Show HN: Utter, a local-first dictation app for Mac and iPhone
So I built Utter.
The main idea is simple: it should work as both a fast dictation tool and a longer-form voice note / meeting capture tool, while still giving the user control over where processing happens and what the output looks like.
A few things it does today:
- global dictation with customizable shortcuts
- saved modes for different workflows, with different prompts/models
- remembers the last mode used per app
- meeting recording with speaker-labeled transcripts, summaries, and action items
- file transcription for audio/video
- saved audio/transcripts with export options
- prompt-based post-processing for turning raw speech into notes, messages, summaries, etc.
- built-in note editor
- iPhone app with dictation keyboard
A big motivation was being able to use it locally. It supports local transcription, optional local post-processing, BYOK, or cloud providers depending on the workflow. I also wanted phone-to-desktop capture to feel simple, so it syncs through iCloud and doesn’t require an account.Curious to hear from people who use dictation heavily, especially on:
- where current dictation tools still fall short
- whether the “modes” idea makes sense in practice
[+] [-] Leftium|2 days ago|reply
This one is unique in that it supports iPhone. I haven't seen mobile support very often.
Despite all these apps, there are two things holding me back from using a dictation app on a regular basis:
- streaming transcription: see words in realtime
- multimodal input: mix voice with keyboard
So I started prototyping this type of realtime multimodal dictation UX: https://rift-transcription.vercel.app
This HN comment captures why streaming is important for transcription: https://hw.leftium.com/#/item/47149479
[+] [-] hubab|2 days ago|reply
On multimodal input, the UX you’re prototyping where you switch between dictating and typing while composing is interesting. I haven’t really seen that approach before.

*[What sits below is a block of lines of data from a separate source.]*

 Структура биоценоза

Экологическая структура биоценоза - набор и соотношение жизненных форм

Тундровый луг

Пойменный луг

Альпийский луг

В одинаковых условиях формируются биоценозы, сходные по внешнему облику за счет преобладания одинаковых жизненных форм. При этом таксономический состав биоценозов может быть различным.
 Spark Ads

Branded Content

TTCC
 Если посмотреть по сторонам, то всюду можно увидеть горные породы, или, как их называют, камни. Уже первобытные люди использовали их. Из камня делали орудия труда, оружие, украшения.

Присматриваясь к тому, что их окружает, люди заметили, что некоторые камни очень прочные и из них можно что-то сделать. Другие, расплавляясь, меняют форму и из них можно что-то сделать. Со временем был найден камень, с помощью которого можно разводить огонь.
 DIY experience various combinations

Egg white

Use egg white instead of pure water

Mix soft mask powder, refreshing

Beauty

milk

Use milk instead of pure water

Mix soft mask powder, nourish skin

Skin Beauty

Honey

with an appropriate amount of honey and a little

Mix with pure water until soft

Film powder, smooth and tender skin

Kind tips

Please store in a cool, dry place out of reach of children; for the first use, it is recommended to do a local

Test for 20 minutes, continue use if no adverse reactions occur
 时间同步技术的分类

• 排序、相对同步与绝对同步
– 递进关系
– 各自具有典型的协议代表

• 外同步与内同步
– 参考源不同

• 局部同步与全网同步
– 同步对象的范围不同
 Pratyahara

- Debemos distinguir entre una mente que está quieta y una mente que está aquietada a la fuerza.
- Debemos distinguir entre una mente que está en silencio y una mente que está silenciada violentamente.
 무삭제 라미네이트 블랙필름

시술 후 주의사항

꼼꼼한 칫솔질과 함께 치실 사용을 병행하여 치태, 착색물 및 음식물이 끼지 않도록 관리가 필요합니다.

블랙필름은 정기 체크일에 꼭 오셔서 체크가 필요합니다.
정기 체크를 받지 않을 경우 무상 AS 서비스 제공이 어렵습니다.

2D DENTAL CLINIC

The direction I took is a bit different. Instead of mixing modalities mid-composition, dictation becomes context-aware during post-processing. Selected/Copied text or surrounding field content can be inserted into the post-processing prompt so the spoken input is interpreted relative to what’s already on screen.
[+] [-] r0fl|3 days ago|reply
How is this different than me using the voice to speech feature on my iPhone or Mac that is built in, and free? I can talk into voice memos as well and get a full transcript even from crazy long files
Thanks
[+] [-] hubab|3 days ago|reply
Utter uses GPT-4o Transcribe by default for cloud transcription, and in my experience it’s best in class. The gap is most obvious on names, niche terminology, and technical vocabulary. I use it a lot for prompting coding agents, and I've found Apple’s built-in dictation and most other apps don't come close in terms of accuracy.
It also adds a custom post-processing step. So instead of ending up with a raw transcript, you can record a long, messy voice note and have it turned into a clean, structured markdown notes.
If you want to test the accuracy difference yourself, try dictating this with both Apple dictation and ChatGPT web (uses same model) and compare the output:
“My FastAPI service uses Pydantic, Celery, Redis, and SQLAlchemy, but the async worker is deadlocking when a background task retries after a Postgres connection pool timeout.”